Shinto is frequently a theme in Japanese popular culture, including film, manga, anime, and video games. Shinto religion is at the core of Japanese culture and history and as such greatly affects the outcome of pop culture in modern Japan.

Some works in Japanese or international popular culture borrow significantly from Shinto myths, deities, and beliefs. Aside from the many games, movies, manga and other cultural products that mention the religion or the names of its deities, some anime, film, video games, or other works feature Shinto elements as central elements.

Shinto itself features in popular culture as folk Shinto or Minkan Shinto.

Anime and manga
Shinto motifs and themes such as kami (gods or spirits) and yokai (ghosts or demons) are particularly present in anime and manga.

In Dream Saga, the Earth is destroyed and recreated whenever humans have polluted it. This is done when Susanoo, the Shinto god of the sea and storms, (the brother to Amaterasu) consumes Amaterasu, the sun goddess. The two main characters, Yuuki and Takaomi, are given key roles in the process.

Film
Some Japanese films feature themes from Shinto religion or characters based on kami. This is especially the case in animated films, such as Hayao Miyazaki's Princess Mononoke or Spirited Away, but can also be seen in other films.

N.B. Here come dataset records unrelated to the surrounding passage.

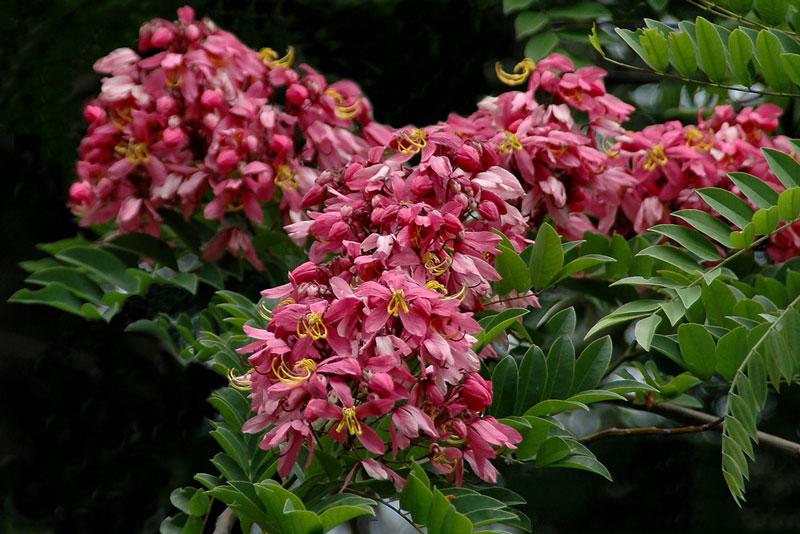 Loài cây này có tán lá rộng, vỏ thịt màu hồng, vỏ thân màu xám nâu.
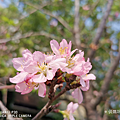 HUAWEI P30 拍照 (俏媽咪玩 3C) (17).png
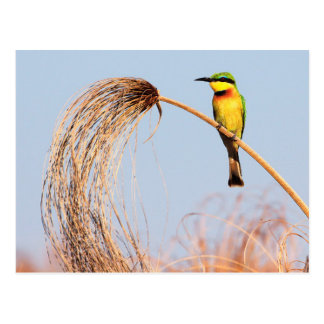 Close-up of a little bee-eater bird postcard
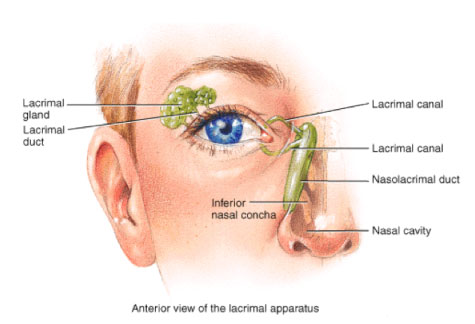 Dacrocystorhinostomy dr chris hornsby ophthalmology medical and image lacrimal apparatus ccuart Gallery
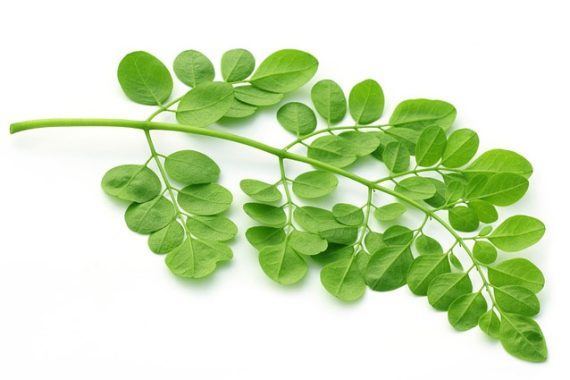 moringa leaf for tea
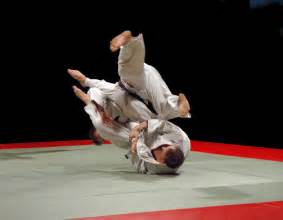 Jiu Jitsu 5 Things I Learned About From Jiu Jitsu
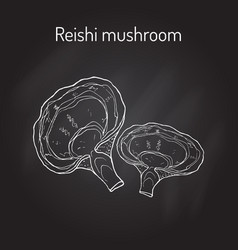 reishi mushroom ganoderma lucidum superfood vector image vector image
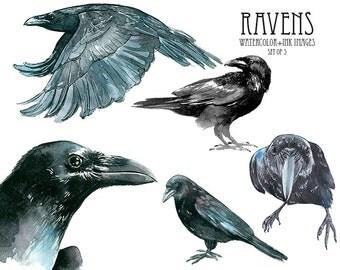 Raven clipart Watercolor crow clipart Watercolor clip art Bird clipart Watercolor bird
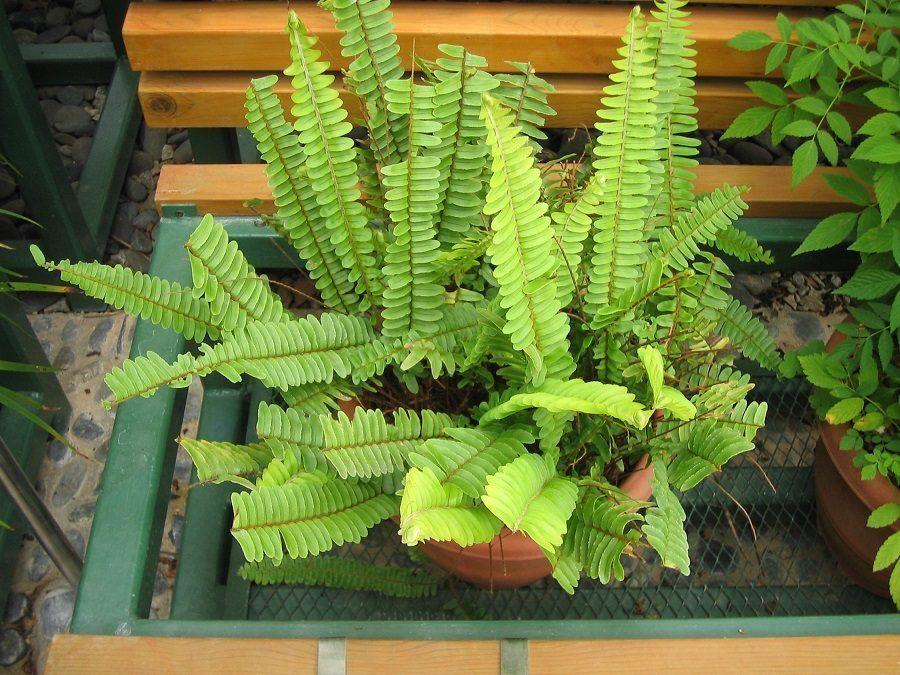 Casa buia abbellitela con queste piante che richiedono - Piante interno poca luce ...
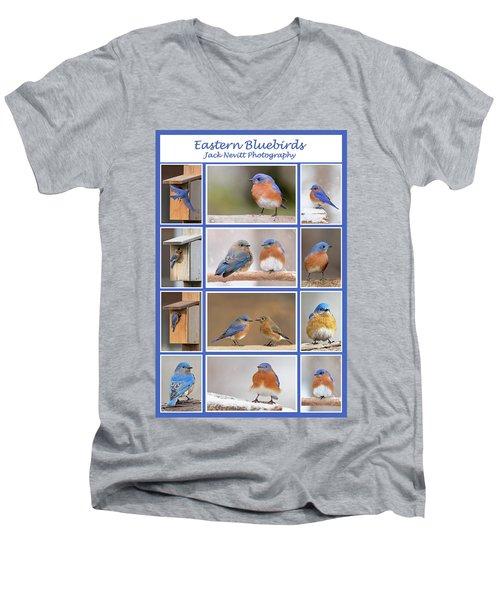 Eastern Bluebird Poster Men's V-Neck T-Shirt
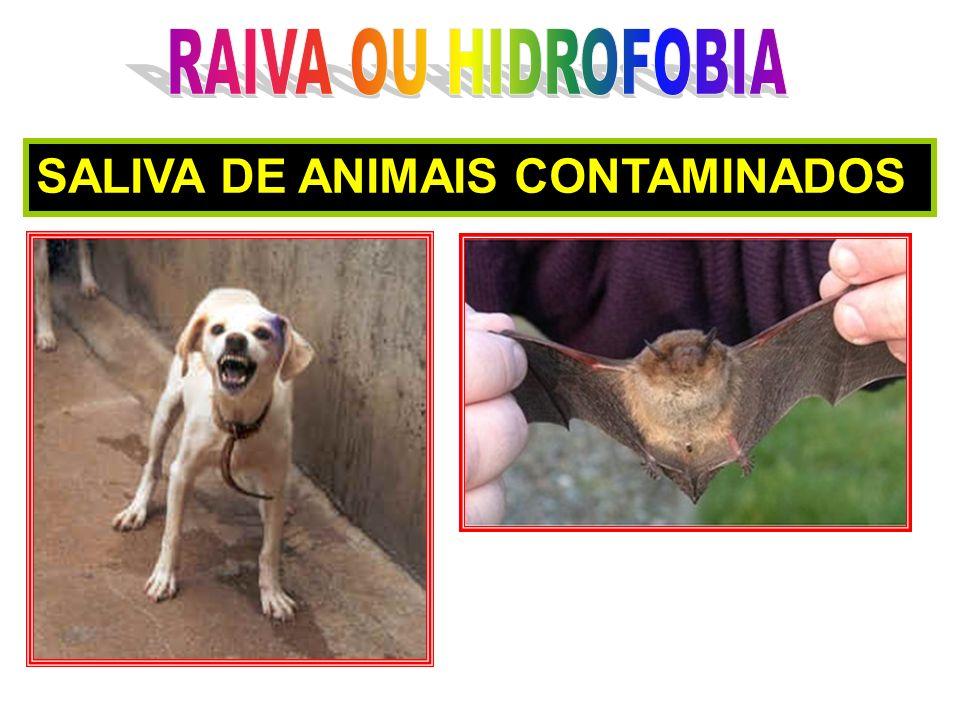 RAIVA OU HIDROFOBIA SALIVA DE ANIMAIS CONTAMINADOS
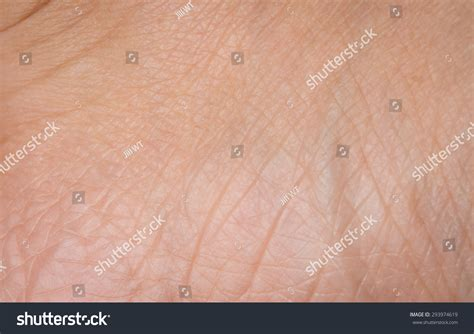 up human skin macro epidermis stock photo image of anatomy freckles 36429390 up human skin texture macro stock photo 293974619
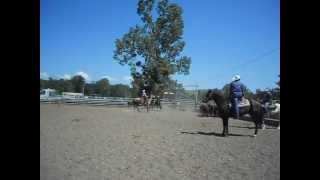 Tri de bétail les jeunes du Country Pony Ranch aux Pradeaux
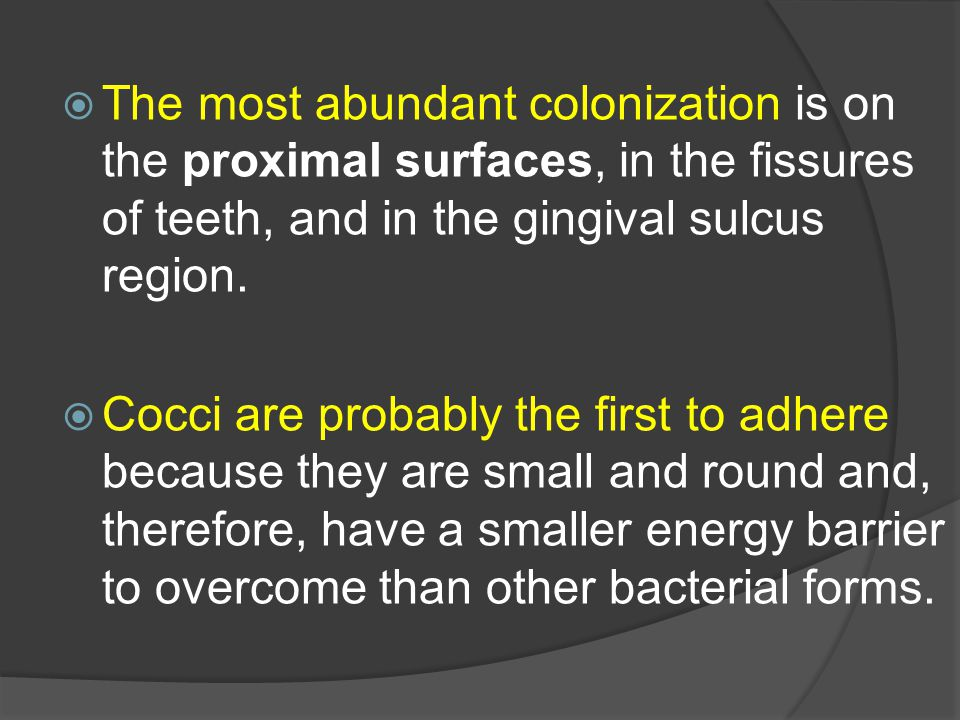 Тhe most abundant colonization is on the proximal surfaces, in the fissures of teeth, and in the gingival sulcus region.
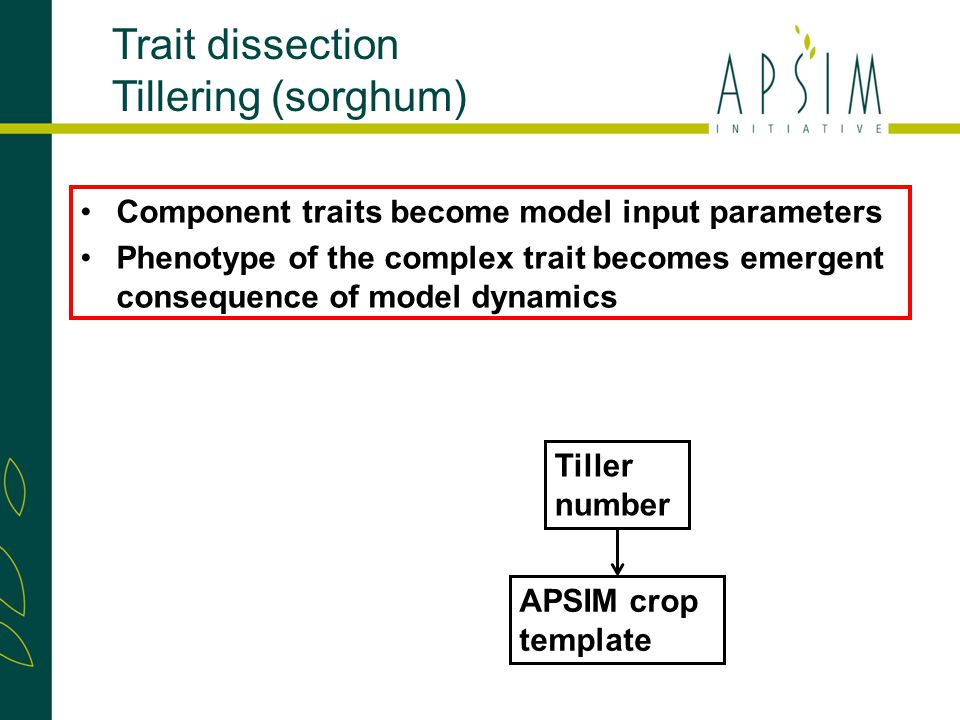 Trait dissection Tillering (sorghum) Component traits become model input parameters Phenotype of the complex trait becomes emergent consequence of model dynamics APSIM crop template Tiller number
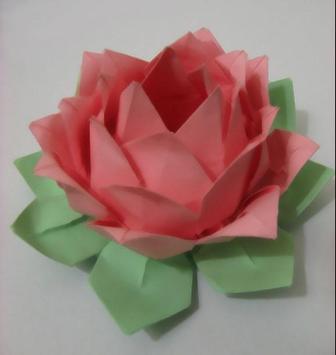 Lotus Origami Tutorials screenshot 5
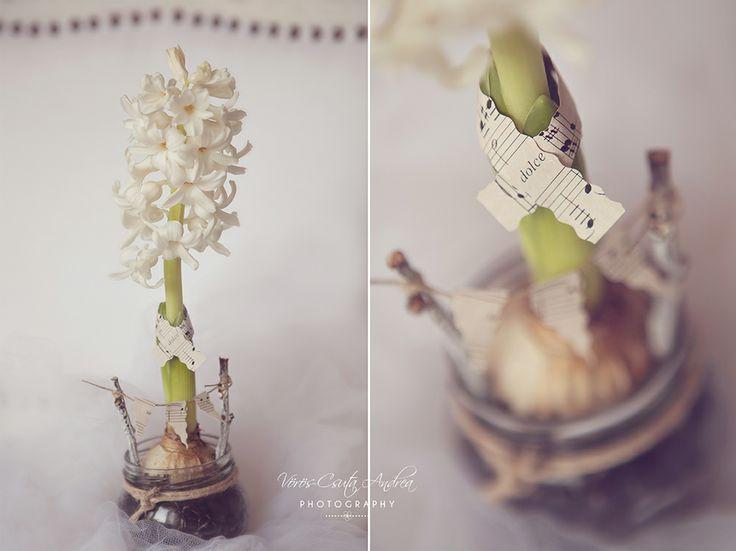 white, vintage, csutafoto, flower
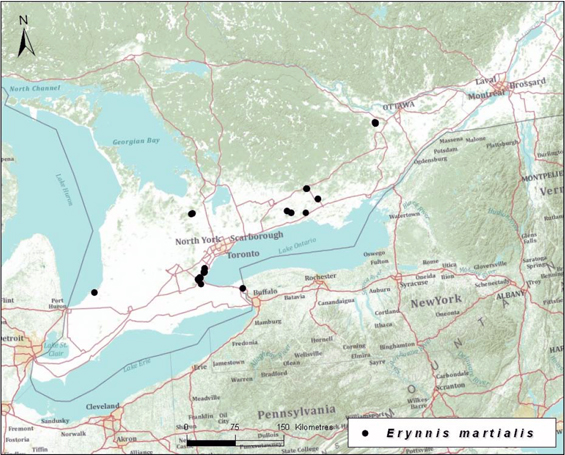 Map illustrating the Canadian records of the Mottled Duskywing (Great Lakes Plains population).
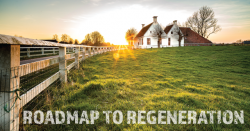 roadmap to regeneration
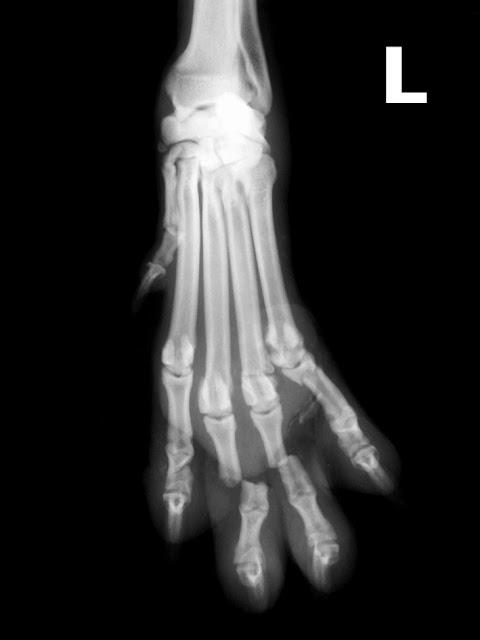 fractura dedos perro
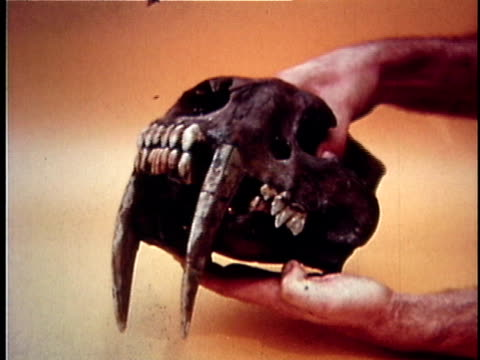 montage cu hand holding skull of saber-toothed tiger discovered in la brea tar pits / los angeles county, california, usa - saber toothed cat stock videos & royalty-free footage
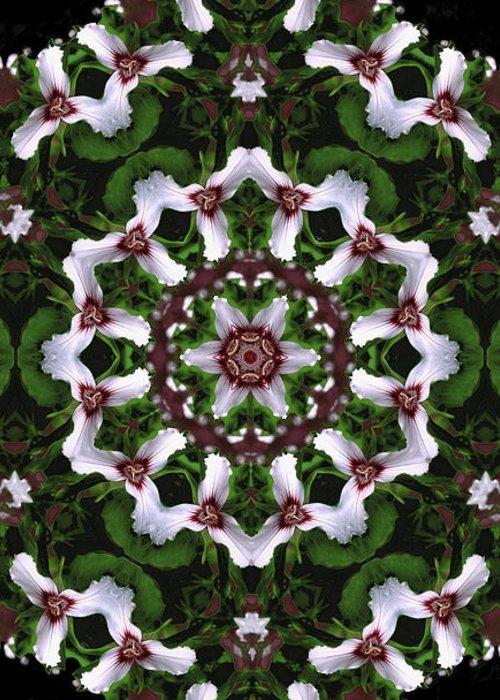 Mandala Greeting Card featuring the digital art Mandala Trillium Holiday by Nancy Griswold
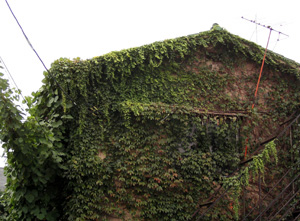 090925_ivy_ covered_house.jpg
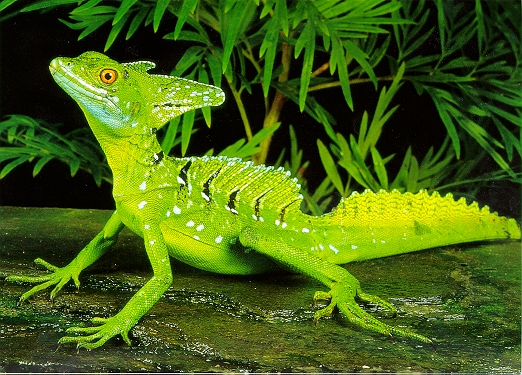 Lizards Really Walked On Water
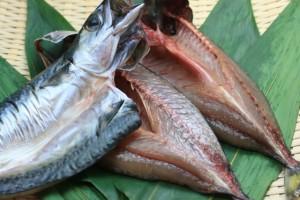 オメガ3脂質を多く含む青魚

 The Three Treasures (1959) features several gods, including Amaterasu, Izanagi and others as characters.
In the Stargate series, Amaterasu is a Goa'uld System Lord who comes to Earth with Lord Yu and Camulus to form a temporary truce between Earth and the Goa'uld.
In Little Prince and the Eight-Headed Dragon Susanoo wishes to follow his mother, Izanami, to heaven when she dies, but his father, Izanagi, tells him he cannot.

Video games

Video games may relate to themes or characters from Shinto, as well as Buddhism, Christianity, and other religions. Such games may present a heterodox or alternative take on religion, or even parody traditional practice or belief. In addition to Shinto stories or kami, themes such as the sacredness of nature or the place of magic in everyday life are also visible in such games.
In the 2006 video game Ōkami, Amaterasu is depicted as a white wolf and she is the main protagonist of the game. As in the traditional Shinto, Amaterasu is the goddess of the sun, but in the game she controls many other powers as well by painting things. This depiction of Amaterasu is also a playable character in Marvel vs. Capcom 3: Fate of Two Worlds and Ultimate Marvel vs. Capcom 3.
In 2016, Amaterasu, Raijin, Susano, Izanami, in 2017, Hachiman, and in 2020, Tsukuyomi, were included as playable characters in the multiplayer online battle arena video game Smite.
In the 2022 game Overwatch 2, a new support hero, Kiriko, was introduced into the game at release. Her overall design and abilities are heavily influenced by spiritual objects based on Shintoism. Her attire is based on the attire worn by Shinto shrine maidens and her overall design incorporates allusions to Kitsune. Her abilities are also heavily influenced by spiritual objects associated with Shintoism, such as ofuda and suzu. Later in February 2023, a skin for her based on Amaterasu, the goddess of sun in Shinto, was added into the game in the battle pass.

Theatrical plays 
Yamata Amasung Keibu Keioiba () is a Meitei language play that interweaves the stories of the two legendary creatures, Yamata-no-Orochi slain by Susanoo for saving Kushinada of Shinto (Japanese folklore) and Keibu Keioiba of Meitei folklore (Manipuri folklore). In the play, the role of Yamata-no-Orochi was played by Maisnam Momocha, the role of Susanoo by Romario Thoudam Paona and the role of Kushinada by Roslin Akoijam Chanu.

Other works of popular culture
Shinto stories or kami also appear in other works of popular culture, including work set in Japan but produced outside of the country.
The Shinto deities Izanami and Izanagi (the latter incorrectly spelled as "Izaghi") appear in Puccini's opera Madama Butterfly.
The Shinto deities Izanami and Izanagi (spelled "Izanaki") appear in Natsuo Kirino's The Goddess Chronicle.
In the novel, Giles Goat-Boy, author John Barth makes reference to the people of Japan as the "Amaterasu," who were EATEN by WESCAC (a reference to the atomic bombing of Hiroshima and Nagasaki) during the "Second Campus Riot" (World War II).
Izanagi and Izanami appear as minor supporting characters in the Teenage Mutant Ninja Turtles Adventures comic book series, aiding the Turtles and their allies in battle against a powerful demon whose emergence from a damaged nuclear reactor threatens the safety of all Japan.
Several kami, including Susano-o-no-mikoto, Izanami, and Tsukuyomi, appear as supporting characters in the Vertigo Comics series Sandman and its spinoff Lucifer.